[Given problem]:
Rewrite every line of the material below as a JSON list of strings, one string per line, leaving out blank lines.

Entries on spatial positioning
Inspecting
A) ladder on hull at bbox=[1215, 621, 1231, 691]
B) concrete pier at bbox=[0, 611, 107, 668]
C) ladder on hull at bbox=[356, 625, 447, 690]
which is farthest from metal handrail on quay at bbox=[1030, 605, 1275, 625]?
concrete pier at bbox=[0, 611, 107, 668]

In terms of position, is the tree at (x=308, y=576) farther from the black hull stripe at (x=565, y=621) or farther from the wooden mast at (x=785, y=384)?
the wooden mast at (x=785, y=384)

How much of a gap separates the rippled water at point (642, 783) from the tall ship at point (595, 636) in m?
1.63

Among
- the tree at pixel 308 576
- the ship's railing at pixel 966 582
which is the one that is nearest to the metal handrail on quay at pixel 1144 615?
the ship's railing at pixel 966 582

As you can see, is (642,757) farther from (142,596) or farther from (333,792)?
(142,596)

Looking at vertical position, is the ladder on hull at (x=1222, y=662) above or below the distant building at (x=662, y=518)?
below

[Solution]:
[
  "Inspecting",
  "A) ladder on hull at bbox=[1215, 621, 1231, 691]",
  "B) concrete pier at bbox=[0, 611, 107, 668]",
  "C) ladder on hull at bbox=[356, 625, 447, 690]",
  "which is farthest from metal handrail on quay at bbox=[1030, 605, 1275, 625]?",
  "concrete pier at bbox=[0, 611, 107, 668]",
  "In terms of position, is the tree at (x=308, y=576) farther from the black hull stripe at (x=565, y=621) or farther from the wooden mast at (x=785, y=384)?",
  "the wooden mast at (x=785, y=384)",
  "How much of a gap separates the rippled water at point (642, 783) from the tall ship at point (595, 636) in m?",
  "1.63",
  "Among",
  "- the tree at pixel 308 576",
  "- the ship's railing at pixel 966 582",
  "which is the one that is nearest to the metal handrail on quay at pixel 1144 615?",
  "the ship's railing at pixel 966 582",
  "As you can see, is (642,757) farther from (142,596) or farther from (333,792)?",
  "(142,596)",
  "Looking at vertical position, is the ladder on hull at (x=1222, y=662) above or below the distant building at (x=662, y=518)?",
  "below"
]